Rewrite every line from the one containing "How long is" down to the one containing "1.72 metres", both included, raising each distance value in the answers by 100 and leaving everything else unchanged.

_TASK DATA_.
- - - - - - -
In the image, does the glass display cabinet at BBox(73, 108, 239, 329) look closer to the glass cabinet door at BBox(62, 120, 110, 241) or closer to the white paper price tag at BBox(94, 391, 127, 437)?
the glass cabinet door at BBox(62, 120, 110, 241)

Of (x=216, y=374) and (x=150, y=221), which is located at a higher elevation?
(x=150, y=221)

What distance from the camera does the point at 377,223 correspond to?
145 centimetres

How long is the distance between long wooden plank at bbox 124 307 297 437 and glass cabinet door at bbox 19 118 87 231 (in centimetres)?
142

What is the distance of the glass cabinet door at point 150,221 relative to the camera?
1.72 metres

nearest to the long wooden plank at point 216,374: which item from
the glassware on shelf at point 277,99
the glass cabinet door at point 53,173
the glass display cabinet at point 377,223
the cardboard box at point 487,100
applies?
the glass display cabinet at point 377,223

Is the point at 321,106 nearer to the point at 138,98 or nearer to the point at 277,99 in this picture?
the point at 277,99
- - - - - - -
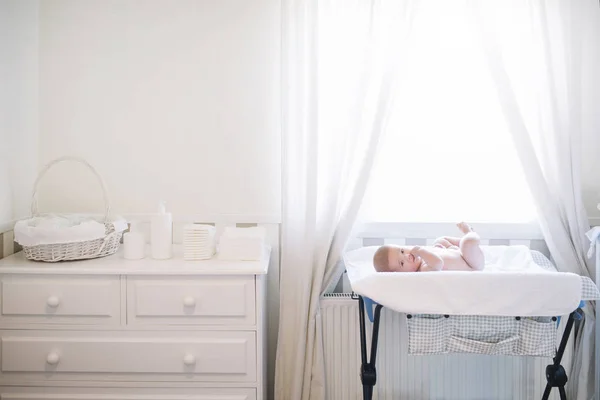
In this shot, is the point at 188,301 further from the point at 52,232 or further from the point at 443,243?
- - - - - - -
_SOLUTION TO THE EXERCISE_.
How long is the distance between long wooden plank at bbox 124 307 297 437 and glass cabinet door at bbox 19 118 87 231 (in centimetres)?
242

What is the distance of the glass cabinet door at point 150,221 relative to the camera?
101.72 metres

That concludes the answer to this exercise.